Document excerpt |
####
TWO REFORMERS - Лекция, раздел Лингвистика, Курс лекций по предмету романо-германская филология NEw England Sparkled With Intellectual Energy In The Yea...

New England sparkled with intellectual energy in the years before the Civil War. Some of the stars that shine more brightly today than the famous constellation of Brahmins were dimmed by poverty or accidents of gender or race in their own time. Modern readers increasingly value the work of abolitionist John Greenleaf Whittier and feminist and social reformer Margaret Fuller.

John Greenleaf Whittier (1807-1892)

John Greenleaf Whittier, the most active poet of the era, had a background very similar to Walt Whitman's. He was born and raised on a modest Quaker farm in Massachusetts, had little formal education, and worked as a journalist. For decades before it became popular, he was an ardent abolitionist. Whittier is respected for anti-slavery poems such as "Ichabod," and his poetry is sometimes viewed as an early example of regional realism.

Whittier's sharp images, simple constructions, and ballad- like tetrameter couplets have the simple earthy texture of Robert Burns. His best work, the long poem "Snow Bound," vividly recreates the poet's deceased family members and friends as he remembers them from childhood, huddled cozily around the blazing hearth during one of New England's blustering snowstorms. This simple, religious, intensely personal poem, coming after the long nightmare of the Civil War, is an elegy for the dead and a healing hymn. It affirms the eternity of the spirit, the timeless power of love in the memory, and the undiminished beauty of nature, despite violent outer political storms.

Margaret Fuller (1810-1850)

Margaret Fuller, an outstanding essayist, was born and raised in Cambridge, Massachusetts. From a modest financial background, she was educated at home by her father (women were not allowed to attend Harvard) and became a child prodigy in the classics and modern literatures. Her special passion was German Romantic literature, especially Goethe, whom she translated.

The first professional woman journalist of note in America, Fuller wrote influential book reviews and reports on social issues such as the treatment of women prisoners and the insane. Some of these essays were published in her book Papers on Literature and Art (1846). A year earlier, she had her most significant book, Woman in the Nineteenth Century. It originally had appeared in the Transcendentalist magazine, The Dial, which she edited from 1840 to 1842.

Fuller's Woman in the Nineteenth Century is the earliest and most American exploration of women's role in society. Often applying democratic and Transcendental principles, Fuller thoughtfully analyzes the numerous subtle causes and evil consequences of sexual discrimination and suggests positive steps to be taken. Many of her ideas are strikingly modern. She stresses the importance of "self-dependence," which women lack because "they are taught to learn their rule from without, not to unfold it from within."
####
Extracted data |
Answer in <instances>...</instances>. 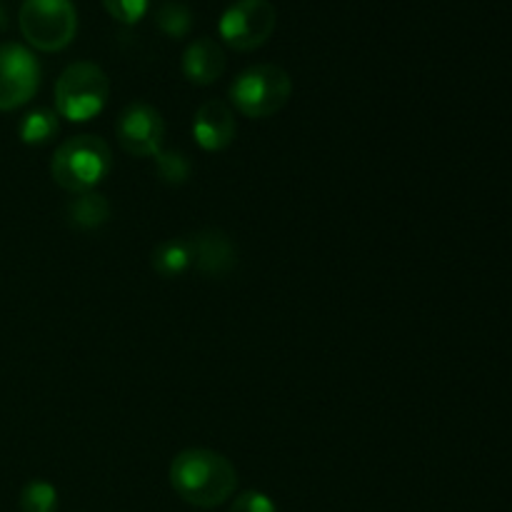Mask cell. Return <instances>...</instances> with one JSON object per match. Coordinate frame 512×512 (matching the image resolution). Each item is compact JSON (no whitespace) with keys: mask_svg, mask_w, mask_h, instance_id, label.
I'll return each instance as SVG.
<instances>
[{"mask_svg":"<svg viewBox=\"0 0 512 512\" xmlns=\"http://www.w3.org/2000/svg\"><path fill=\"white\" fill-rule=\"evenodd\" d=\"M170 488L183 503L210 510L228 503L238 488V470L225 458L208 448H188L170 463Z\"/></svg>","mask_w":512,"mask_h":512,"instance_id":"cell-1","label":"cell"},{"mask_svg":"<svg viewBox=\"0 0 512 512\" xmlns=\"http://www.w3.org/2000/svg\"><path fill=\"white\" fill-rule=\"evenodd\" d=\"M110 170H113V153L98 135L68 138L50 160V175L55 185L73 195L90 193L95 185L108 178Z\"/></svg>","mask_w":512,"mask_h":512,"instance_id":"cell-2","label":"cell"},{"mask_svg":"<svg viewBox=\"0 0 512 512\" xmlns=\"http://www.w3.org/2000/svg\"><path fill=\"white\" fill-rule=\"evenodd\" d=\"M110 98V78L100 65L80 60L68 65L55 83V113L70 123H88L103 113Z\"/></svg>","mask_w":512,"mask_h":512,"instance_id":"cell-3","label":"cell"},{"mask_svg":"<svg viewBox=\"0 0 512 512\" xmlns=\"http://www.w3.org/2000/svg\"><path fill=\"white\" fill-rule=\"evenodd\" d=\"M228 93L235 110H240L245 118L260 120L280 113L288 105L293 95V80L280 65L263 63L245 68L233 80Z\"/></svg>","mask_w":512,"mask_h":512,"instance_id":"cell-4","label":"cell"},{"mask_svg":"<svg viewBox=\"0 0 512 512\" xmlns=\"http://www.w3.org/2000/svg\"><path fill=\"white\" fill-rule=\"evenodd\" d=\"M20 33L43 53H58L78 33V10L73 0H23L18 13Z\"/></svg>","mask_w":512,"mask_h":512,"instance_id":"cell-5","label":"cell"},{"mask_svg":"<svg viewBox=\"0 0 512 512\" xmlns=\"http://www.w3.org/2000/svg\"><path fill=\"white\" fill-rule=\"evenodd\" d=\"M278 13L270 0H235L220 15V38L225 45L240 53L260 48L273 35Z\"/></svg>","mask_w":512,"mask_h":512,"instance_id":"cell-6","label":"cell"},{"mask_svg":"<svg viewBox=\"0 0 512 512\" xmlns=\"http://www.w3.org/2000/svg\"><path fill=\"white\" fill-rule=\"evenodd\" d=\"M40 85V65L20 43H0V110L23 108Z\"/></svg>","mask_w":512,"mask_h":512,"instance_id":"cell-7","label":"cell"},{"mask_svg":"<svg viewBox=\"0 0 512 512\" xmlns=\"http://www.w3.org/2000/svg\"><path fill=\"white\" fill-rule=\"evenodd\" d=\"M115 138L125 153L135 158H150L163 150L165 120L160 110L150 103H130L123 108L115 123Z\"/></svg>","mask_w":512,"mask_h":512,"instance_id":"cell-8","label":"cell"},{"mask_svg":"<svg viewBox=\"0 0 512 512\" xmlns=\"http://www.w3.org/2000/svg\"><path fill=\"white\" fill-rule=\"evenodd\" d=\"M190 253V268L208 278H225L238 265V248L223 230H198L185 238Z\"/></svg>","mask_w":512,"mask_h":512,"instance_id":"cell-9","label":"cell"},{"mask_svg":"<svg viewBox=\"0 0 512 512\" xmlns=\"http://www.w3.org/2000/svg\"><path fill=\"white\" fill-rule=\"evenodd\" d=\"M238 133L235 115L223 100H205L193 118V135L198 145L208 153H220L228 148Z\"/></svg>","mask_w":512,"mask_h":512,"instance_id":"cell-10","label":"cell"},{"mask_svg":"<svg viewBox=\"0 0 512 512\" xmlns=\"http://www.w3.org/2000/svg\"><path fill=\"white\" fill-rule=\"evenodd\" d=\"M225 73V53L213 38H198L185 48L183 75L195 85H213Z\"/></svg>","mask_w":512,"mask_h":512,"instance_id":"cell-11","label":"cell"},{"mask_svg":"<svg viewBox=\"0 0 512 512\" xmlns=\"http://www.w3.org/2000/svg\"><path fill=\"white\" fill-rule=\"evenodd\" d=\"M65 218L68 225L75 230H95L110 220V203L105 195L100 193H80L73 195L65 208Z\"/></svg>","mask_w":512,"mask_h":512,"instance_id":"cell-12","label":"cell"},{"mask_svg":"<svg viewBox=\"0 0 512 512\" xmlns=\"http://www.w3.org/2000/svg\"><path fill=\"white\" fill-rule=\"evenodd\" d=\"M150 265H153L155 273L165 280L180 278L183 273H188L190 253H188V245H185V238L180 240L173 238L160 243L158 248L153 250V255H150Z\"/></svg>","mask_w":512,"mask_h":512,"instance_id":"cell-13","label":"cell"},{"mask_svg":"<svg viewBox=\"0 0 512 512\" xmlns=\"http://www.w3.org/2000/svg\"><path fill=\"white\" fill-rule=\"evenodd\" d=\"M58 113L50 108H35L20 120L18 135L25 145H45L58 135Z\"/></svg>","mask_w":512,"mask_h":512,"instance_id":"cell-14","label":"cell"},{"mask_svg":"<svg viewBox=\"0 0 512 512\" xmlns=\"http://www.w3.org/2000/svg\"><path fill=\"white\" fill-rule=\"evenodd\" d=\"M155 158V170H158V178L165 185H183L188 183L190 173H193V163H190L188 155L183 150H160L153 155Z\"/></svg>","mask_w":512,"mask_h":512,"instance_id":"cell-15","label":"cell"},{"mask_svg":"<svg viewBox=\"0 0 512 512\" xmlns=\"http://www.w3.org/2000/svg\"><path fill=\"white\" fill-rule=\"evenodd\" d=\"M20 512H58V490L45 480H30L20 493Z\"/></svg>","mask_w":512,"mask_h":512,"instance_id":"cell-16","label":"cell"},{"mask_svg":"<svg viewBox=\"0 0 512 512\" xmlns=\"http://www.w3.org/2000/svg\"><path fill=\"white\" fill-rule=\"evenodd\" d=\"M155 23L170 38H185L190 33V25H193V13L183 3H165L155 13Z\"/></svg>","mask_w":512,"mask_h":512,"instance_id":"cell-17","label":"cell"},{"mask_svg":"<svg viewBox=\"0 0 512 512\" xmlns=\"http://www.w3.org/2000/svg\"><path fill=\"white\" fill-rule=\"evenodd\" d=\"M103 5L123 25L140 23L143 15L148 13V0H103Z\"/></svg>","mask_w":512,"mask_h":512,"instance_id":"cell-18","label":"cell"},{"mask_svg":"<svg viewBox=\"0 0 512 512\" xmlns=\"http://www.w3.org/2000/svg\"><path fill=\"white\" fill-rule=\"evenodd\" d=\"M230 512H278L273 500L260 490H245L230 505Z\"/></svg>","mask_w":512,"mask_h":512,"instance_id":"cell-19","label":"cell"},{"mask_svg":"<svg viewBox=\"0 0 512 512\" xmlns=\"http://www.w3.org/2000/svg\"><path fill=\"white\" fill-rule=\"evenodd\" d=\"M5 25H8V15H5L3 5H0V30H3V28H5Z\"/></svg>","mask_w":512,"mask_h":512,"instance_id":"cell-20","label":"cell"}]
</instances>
####
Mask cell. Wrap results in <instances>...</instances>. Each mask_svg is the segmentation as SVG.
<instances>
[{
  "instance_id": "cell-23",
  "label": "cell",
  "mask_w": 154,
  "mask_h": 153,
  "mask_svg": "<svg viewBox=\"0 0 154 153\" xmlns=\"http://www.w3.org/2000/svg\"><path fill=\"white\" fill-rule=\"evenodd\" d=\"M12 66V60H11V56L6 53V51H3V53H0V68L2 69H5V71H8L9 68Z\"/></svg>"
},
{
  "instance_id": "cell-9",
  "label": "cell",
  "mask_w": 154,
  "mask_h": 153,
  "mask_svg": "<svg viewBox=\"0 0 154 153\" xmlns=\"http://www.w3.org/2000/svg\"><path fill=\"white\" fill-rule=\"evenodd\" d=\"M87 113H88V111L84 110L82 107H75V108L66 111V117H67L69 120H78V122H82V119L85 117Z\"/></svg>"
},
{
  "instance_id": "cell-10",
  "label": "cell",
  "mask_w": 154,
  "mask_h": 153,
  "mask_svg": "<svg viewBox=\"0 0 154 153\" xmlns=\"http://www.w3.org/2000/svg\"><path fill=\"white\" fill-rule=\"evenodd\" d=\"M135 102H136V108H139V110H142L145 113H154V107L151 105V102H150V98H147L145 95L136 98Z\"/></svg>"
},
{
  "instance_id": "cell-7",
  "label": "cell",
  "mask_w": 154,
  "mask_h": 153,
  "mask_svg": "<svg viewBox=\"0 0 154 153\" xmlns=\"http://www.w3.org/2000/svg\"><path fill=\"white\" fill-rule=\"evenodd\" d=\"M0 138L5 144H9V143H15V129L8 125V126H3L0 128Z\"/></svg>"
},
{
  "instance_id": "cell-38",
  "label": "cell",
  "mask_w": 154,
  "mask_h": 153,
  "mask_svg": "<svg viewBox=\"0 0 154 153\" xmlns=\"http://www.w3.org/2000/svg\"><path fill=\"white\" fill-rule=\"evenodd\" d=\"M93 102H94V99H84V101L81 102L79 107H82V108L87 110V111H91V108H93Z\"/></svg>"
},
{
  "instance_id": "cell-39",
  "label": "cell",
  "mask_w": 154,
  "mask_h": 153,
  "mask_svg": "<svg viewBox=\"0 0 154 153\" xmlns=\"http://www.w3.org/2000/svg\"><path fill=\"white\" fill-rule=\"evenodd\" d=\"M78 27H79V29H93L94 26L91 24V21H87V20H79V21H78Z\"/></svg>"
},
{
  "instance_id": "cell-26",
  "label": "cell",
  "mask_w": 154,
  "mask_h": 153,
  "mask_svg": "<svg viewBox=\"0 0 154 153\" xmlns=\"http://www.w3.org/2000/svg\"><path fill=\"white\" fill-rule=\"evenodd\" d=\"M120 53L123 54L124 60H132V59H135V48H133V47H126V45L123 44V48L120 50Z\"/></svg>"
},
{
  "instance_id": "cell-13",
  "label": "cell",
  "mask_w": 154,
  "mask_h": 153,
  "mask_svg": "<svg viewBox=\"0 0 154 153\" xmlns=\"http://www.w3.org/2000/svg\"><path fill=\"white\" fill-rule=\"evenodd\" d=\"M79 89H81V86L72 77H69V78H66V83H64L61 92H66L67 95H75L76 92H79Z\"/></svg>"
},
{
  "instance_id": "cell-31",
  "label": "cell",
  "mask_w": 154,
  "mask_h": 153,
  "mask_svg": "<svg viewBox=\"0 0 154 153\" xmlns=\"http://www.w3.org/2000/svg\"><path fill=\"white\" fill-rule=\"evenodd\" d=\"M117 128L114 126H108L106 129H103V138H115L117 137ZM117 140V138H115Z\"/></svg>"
####
In the text on the two reformers, why does Fuller say women lack "self-dependence"? Answer in one to three sentences.

Task answer | According to Fuller, women lack self-dependence because "they are taught to learn their rule from without, not to unfold it from within."